L'État peut lui aussi être défaillant lorsqu'il exerce le contrôle de cette liberté. Nous avons déjà évoqué l'absence de dialogue avec les élus locaux – alors que le maire est censé contrôler les conditions matérielles et l'Éducation nationale le contenu pédagogique – des contrôles trop tardifs et trop rares, des contrôles réalisés par des agents dont ce n'est pas la spécialité – ne faudrait-il pas à cet égard un corps spécifique ? Il est vrai que l'État communique difficilement les chiffres, mais je peux vous dire que, dans ma commune, le nombre d'enfants concernés par l'instruction en famille est passé de 27 à 47 en cinq ans. L'évolution est inquiétante, mais aucun moyen supplémentaire n'a été donné pour augmenter les contrôles !
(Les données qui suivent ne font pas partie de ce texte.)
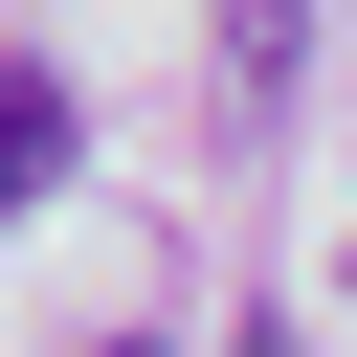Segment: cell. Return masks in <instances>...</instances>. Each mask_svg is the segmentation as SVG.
Masks as SVG:
<instances>
[{"mask_svg": "<svg viewBox=\"0 0 357 357\" xmlns=\"http://www.w3.org/2000/svg\"><path fill=\"white\" fill-rule=\"evenodd\" d=\"M201 89H223V134H268V112L312 89V0H223V22H201Z\"/></svg>", "mask_w": 357, "mask_h": 357, "instance_id": "cell-1", "label": "cell"}, {"mask_svg": "<svg viewBox=\"0 0 357 357\" xmlns=\"http://www.w3.org/2000/svg\"><path fill=\"white\" fill-rule=\"evenodd\" d=\"M89 357H178V335H89Z\"/></svg>", "mask_w": 357, "mask_h": 357, "instance_id": "cell-2", "label": "cell"}, {"mask_svg": "<svg viewBox=\"0 0 357 357\" xmlns=\"http://www.w3.org/2000/svg\"><path fill=\"white\" fill-rule=\"evenodd\" d=\"M245 357H290V335H245Z\"/></svg>", "mask_w": 357, "mask_h": 357, "instance_id": "cell-3", "label": "cell"}]
</instances>
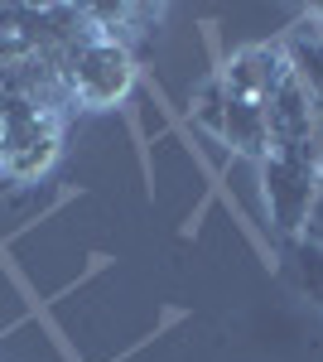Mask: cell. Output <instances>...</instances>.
I'll return each mask as SVG.
<instances>
[{
  "mask_svg": "<svg viewBox=\"0 0 323 362\" xmlns=\"http://www.w3.org/2000/svg\"><path fill=\"white\" fill-rule=\"evenodd\" d=\"M135 78H140V63L121 39L107 34H92L82 44L73 63H68V97H73V112H111L131 97Z\"/></svg>",
  "mask_w": 323,
  "mask_h": 362,
  "instance_id": "cell-1",
  "label": "cell"
}]
</instances>
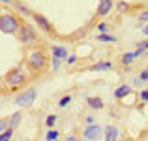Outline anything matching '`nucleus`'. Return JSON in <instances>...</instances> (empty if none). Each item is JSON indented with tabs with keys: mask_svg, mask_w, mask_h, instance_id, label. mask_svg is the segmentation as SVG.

Je ne cherche pas la controverse idéologique, mais j'en ai assez des politiques déclamatoires sans effet sur le terrain. Je propose de maintenir le système déclaratif, considérant que la liberté est la règle et que l'État n'intervient qu'en cas de défaillance, comme lors de maltraitances – et priver un enfant d'instruction est une maltraitance. Je propose donc, à l'amendement CS1610, de conserver une déclaration simple, mais de prévoir que dans le mois suivant sa réception, l'autorité compétente effectue un contrôle des conditions de réalisation de l'instruction. Je poursuis le même objectif, mais j'inverse la logique : il faut lutter contre ceux qui abusent, tout en permettant aux autres d'exercer leur liberté.
En outre, les parents doivent pouvoir être accompagnés par l'État, qui ne serait plus seulement censeur, mais aussi conseiller. Je propose à l'amendement CS1611 que les familles puissent demander avis et conseil à l'autorité compétente en matière d'éducation pour l'élaboration de leur projet pédagogique. J'ai dit tout à l'heure que les enfants qui ne sont pas accueillis par l'Éducation nationale dans des conditions satisfaisantes devraient se voir offrir des alternatives. J'ai rencontré de nombreuses familles, dont des parents d'enfants précoces en Seine-Saint-Denis, en demande d'aide. Mais l'éducation nationale n'est pas en capacité de faire du sur-mesure. Je ne parle évidemment pas des familles dont les enfants seraient sans doute renvoyés à l'école si elles étaient contrôlées – je suis même favorable à ce que le droit à l'instruction en famille soit dénié aux personnes figurant dans un fichier de radicalisation.
Je ne doute pas que nous trouverons, dans l'hémicycle peut-être, un équilibre grâce auquel des familles pourront jouir de cette possibilité, dans l'intérêt de leur enfant.